Have a great day guys :beer:

on rechecking the time - hope you're having a great one....


----------



## FNQ Bunyip (24/7/05)

Looking forward to the report and pics guys ...
why is far north qld so FARRRR away  I would love to attend a full on brew day with a few of you guys one day ....

Cheers fnqbunyip...


----------



## Batz (24/7/05)

Wonderful brew day

Great company

Thanks for coming guys and thanks also too ozbrewer who could not make it but supplied very nice pizzas.

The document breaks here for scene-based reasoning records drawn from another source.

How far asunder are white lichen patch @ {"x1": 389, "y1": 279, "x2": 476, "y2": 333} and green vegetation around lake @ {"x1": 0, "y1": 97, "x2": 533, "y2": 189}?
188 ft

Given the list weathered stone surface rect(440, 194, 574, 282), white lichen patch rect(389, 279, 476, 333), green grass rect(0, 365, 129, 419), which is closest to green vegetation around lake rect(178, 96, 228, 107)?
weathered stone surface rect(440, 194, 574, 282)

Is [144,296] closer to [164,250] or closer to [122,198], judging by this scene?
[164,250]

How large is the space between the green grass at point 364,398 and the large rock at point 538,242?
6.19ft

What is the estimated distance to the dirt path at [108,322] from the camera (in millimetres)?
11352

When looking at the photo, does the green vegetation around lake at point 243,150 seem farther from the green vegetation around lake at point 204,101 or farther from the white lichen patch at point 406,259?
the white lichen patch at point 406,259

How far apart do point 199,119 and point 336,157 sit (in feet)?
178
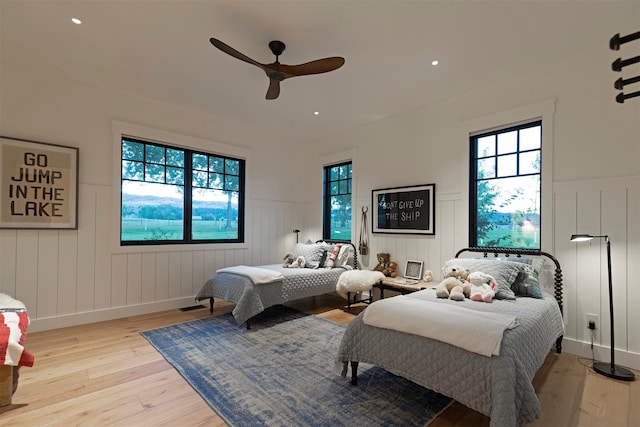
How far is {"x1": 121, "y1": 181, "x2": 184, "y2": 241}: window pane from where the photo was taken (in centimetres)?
398

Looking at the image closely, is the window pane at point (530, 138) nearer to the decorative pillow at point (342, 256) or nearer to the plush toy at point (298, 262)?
the decorative pillow at point (342, 256)

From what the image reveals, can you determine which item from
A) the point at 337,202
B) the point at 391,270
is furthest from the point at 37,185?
the point at 391,270

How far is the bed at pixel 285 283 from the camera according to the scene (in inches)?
135

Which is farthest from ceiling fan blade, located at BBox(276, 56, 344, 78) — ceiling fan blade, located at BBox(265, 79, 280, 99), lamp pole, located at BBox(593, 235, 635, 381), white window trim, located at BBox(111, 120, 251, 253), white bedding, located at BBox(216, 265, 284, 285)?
lamp pole, located at BBox(593, 235, 635, 381)

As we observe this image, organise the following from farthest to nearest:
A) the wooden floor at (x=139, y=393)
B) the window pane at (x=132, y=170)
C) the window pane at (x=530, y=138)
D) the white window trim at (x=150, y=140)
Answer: the window pane at (x=132, y=170), the white window trim at (x=150, y=140), the window pane at (x=530, y=138), the wooden floor at (x=139, y=393)

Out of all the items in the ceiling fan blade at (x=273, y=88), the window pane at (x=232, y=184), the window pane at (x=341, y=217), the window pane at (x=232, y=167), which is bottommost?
the window pane at (x=341, y=217)

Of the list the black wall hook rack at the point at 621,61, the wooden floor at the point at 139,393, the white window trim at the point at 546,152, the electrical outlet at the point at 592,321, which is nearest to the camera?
the black wall hook rack at the point at 621,61

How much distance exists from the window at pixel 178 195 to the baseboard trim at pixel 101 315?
2.72 feet

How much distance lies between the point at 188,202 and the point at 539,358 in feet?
14.2

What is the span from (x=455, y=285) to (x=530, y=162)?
5.46 ft

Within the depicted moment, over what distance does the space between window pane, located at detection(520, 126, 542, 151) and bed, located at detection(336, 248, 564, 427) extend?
4.33ft

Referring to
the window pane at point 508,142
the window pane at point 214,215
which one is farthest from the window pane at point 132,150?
the window pane at point 508,142

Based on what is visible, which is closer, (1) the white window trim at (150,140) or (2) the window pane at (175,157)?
(1) the white window trim at (150,140)

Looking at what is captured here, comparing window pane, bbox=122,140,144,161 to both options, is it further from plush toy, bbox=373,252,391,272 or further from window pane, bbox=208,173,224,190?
plush toy, bbox=373,252,391,272
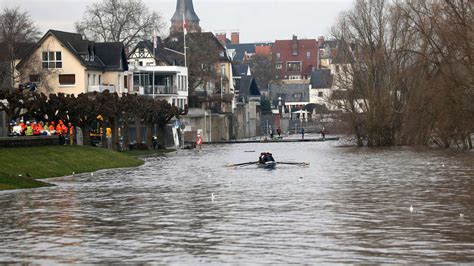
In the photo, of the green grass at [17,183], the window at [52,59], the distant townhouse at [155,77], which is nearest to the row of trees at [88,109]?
the window at [52,59]

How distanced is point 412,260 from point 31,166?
38.8 meters

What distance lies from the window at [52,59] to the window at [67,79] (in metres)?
1.30

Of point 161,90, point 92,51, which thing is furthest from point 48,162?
point 161,90

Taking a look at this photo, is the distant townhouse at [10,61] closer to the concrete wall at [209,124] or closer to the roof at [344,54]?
the concrete wall at [209,124]

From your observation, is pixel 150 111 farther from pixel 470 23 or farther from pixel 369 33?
pixel 470 23

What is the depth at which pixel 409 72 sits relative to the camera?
4070 inches

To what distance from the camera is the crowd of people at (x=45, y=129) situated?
7801cm

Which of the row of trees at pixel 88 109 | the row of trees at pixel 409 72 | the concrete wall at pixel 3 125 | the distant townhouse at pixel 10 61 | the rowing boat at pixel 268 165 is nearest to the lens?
the rowing boat at pixel 268 165

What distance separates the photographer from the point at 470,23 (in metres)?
78.8

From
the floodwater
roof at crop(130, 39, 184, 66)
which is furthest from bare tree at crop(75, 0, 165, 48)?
the floodwater

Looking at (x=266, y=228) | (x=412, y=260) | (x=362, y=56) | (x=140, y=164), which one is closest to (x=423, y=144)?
(x=362, y=56)

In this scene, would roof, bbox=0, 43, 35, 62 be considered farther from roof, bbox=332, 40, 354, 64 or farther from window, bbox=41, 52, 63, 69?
roof, bbox=332, 40, 354, 64

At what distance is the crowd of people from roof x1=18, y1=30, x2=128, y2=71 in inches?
1351

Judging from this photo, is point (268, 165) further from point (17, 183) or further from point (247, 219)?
point (247, 219)
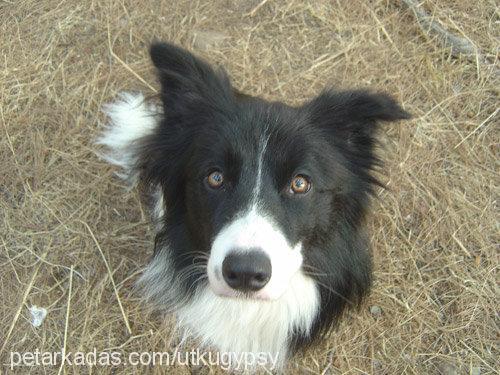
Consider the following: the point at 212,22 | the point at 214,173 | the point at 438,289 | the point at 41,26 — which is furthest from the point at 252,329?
the point at 41,26

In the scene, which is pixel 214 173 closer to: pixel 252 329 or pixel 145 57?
pixel 252 329

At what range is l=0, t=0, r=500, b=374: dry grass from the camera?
140 inches

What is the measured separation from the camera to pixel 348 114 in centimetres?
273

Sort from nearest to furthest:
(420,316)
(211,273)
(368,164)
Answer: (211,273)
(368,164)
(420,316)

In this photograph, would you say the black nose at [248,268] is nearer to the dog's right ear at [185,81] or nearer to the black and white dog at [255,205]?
the black and white dog at [255,205]

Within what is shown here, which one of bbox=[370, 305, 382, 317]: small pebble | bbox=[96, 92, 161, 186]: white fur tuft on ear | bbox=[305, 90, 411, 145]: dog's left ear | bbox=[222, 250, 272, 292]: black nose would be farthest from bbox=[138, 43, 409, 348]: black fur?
bbox=[96, 92, 161, 186]: white fur tuft on ear

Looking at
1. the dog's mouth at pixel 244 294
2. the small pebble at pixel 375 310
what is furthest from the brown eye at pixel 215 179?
the small pebble at pixel 375 310

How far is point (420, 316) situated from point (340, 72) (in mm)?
2030

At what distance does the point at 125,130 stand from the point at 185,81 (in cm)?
126

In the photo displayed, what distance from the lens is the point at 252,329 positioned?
317 cm

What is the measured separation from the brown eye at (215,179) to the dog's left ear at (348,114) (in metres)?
0.58

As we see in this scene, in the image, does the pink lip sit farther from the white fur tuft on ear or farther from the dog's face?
the white fur tuft on ear

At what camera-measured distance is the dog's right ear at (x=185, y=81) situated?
2.73m

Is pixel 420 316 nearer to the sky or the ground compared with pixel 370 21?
nearer to the ground
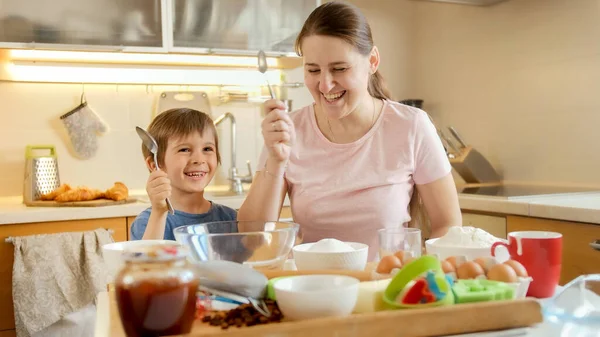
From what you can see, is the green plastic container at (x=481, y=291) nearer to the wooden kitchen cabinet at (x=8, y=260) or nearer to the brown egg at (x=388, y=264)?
the brown egg at (x=388, y=264)

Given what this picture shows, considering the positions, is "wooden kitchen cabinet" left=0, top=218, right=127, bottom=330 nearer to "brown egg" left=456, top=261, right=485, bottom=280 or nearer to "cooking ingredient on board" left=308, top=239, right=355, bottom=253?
"cooking ingredient on board" left=308, top=239, right=355, bottom=253

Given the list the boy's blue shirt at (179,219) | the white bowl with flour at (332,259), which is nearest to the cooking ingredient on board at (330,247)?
the white bowl with flour at (332,259)

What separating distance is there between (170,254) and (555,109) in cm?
243

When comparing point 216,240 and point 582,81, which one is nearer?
point 216,240

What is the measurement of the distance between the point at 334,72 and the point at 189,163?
20.2 inches

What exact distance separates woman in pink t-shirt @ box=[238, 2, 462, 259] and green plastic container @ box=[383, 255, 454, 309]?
0.68 m

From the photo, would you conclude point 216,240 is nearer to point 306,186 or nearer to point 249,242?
point 249,242

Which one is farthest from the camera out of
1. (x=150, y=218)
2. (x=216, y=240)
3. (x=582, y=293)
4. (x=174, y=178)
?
(x=174, y=178)

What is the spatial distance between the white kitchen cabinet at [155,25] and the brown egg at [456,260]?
2.10 m

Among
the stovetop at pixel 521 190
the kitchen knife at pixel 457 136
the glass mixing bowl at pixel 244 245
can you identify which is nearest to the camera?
the glass mixing bowl at pixel 244 245

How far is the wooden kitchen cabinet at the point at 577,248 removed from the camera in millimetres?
1980

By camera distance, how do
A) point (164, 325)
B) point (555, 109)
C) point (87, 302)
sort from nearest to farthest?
point (164, 325), point (87, 302), point (555, 109)

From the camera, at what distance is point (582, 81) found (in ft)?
8.76

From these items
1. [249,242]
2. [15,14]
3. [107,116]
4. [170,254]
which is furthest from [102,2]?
[170,254]
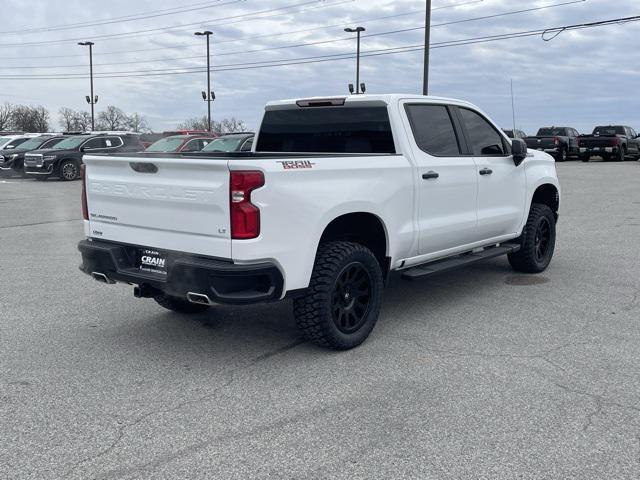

It was good to catch up with fellow AHB members and put names to faces.

Exellent beers were drank throughout the day and night , perhaps a few too many by the look of us in the morning.

I hope you enjoyed yourself GMK , did you make any sales? 

Batz

First photo left to right
Hoops,AndrewQld,GMK (old Kenny),Peter Shane and Tidalpete


----------



## Hoops (24/7/05)

Ok - sitting at Hoops house at the moment - getting my Mag stirrer going.

Greta spot u have up there Batz - Brew Day and Hospitality was most excellent.

We all had a very good day - Thanks very much.

No sales - but then there is allways next time.. 

GMK


----------



## TidalPete (24/7/05)

Hoops said:


> Ok - sitting at Hoops house at the moment - getting my Mag stirrer going.
> 
> Greta spot u have up there Batz - Brew Day and Hospitality was most excellent.
> 
> ...



An excellent location, an excellent host & an excellent time with great blokes. :super: What more could you want on a Big Brew Day? Great to meet everyone & learn a bit. Pass the asprin please.

:beer:


----------



## AndrewQLD (24/7/05)

Thanks Batz
What a great day and night, the friendliest bunch of blokes I have ever met. A range of beers to put a micro brewery to shame and the quality was excellent  .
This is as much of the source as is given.